Defendemos que a prioridade deve ser a criação de condições nos centros de saúde periféricos, para que as mu-lheres consigam ser tratadas em tempo útil, não interessa ter apenas condições num único hospital. Enquanto esse sistema não funcionar efectivamente, vamos ter muitas dificuldades no atendimento. Só nas urgências recebemos cerca de 200 pa-cientes por dia.
A mulher chega a ser abandonada pelo marido
A gravidez por inseminação no país já é possível?
Ainda não é possível, porque estamos num processo de aprovação da Lei. É um mecanismo muito caro, não é 100 por cento eficaz, em 100 tentativas feitas, apenas 40 delas resultam.
Nos últimos tempos, tem sido frequente bebés nascerem com malformação congénita. A partir de que mês da gestação é possível detectar esses sinais?
Depende da malformação. Umas vão-se desenvolvendo ao longo da gravidez. Às vezes as mulheres fazem ecografias num período em que ainda não é detectado. Por isso são geralmente diagnosticadas depois do parto.
Defende a interrupção da gravidez, em caso de malformação congénita irreversível?
Se for incompatível com a vida, sim. A anencefalia é uma das situações recomendáveis para o efeito. Se os pais estiverem de acordo, pode-se fazer a interrupção da gravidez.

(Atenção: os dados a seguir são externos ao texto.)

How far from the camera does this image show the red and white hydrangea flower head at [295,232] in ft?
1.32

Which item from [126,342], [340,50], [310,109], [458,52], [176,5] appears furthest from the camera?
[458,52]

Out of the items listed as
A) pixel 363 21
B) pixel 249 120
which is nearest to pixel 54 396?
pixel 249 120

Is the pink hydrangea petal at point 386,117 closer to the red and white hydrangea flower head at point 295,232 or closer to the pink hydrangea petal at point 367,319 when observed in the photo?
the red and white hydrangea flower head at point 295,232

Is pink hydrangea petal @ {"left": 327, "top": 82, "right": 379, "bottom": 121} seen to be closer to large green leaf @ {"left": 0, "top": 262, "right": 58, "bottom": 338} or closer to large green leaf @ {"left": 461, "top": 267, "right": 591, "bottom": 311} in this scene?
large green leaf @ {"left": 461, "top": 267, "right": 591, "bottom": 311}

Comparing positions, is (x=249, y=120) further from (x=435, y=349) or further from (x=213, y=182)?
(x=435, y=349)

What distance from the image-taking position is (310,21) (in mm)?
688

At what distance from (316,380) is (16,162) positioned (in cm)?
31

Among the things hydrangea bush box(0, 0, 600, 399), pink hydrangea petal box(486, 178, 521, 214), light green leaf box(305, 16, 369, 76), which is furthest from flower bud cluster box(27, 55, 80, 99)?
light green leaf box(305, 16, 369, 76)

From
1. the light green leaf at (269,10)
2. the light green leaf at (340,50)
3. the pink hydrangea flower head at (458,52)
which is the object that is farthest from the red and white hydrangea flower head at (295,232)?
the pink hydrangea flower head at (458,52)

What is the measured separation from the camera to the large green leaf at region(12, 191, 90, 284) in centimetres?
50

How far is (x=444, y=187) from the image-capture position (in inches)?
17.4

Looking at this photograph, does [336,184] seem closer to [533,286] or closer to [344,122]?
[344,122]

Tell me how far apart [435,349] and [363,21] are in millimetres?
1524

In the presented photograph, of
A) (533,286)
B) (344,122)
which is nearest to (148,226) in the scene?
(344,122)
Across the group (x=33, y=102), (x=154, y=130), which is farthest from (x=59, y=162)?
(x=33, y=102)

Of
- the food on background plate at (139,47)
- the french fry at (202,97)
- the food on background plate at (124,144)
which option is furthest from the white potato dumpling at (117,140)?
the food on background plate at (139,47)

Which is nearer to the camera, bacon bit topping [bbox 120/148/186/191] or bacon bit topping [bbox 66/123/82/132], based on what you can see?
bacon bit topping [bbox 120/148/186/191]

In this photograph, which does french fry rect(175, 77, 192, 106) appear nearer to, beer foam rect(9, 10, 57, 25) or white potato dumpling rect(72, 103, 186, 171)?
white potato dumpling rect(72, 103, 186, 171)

Como tem corrido a campanha de operação a mulheres com fístulas obstétricas?
A fístula obstétrica é uma complicação causada pelo parto abandonado, quando mulheres ficam muitas horas em trabalho de parto, pelo facto de o bebé ter permanecido durante horas entre a bexiga e o recto. A necrose destes tecidos causa problemas em que a vagina vai vertendo fezes e urina espontaneamente.
É uma situação difícil?
É uma situação muito triste para as mulheres que sofrem deste problema, porque, devido à situação de mau cheiro, são abandonadas pelo marido e pela família. É uma doença frequente em países subdesenvolvidos. Criamos um bloco operatório na maternidade para atender a esses casos, porque são pessoas de baixa renda e com dificuldades em aceder aos serviços de saúde.
Como é feita essa campanha?
Todos os dias fazemos esse tipo de operação. Temos, inclusive, feito campanhas para o efeito em várias províncias do país. Calcula-se que Angola tem oito mil mulheres com esse problema.
Há muitos casos de mulheres grávidas com Covid-19?
O número de mulheres grávidas com Covid-19 tem aumentado significativamente, muitas delas acabam por falecer. Ficam internadas numa área específica. Aconselhamos as mulheres e os maridos a terem mais cuidado. A prevenção é o que nos resta. Sejam mais responsáveis.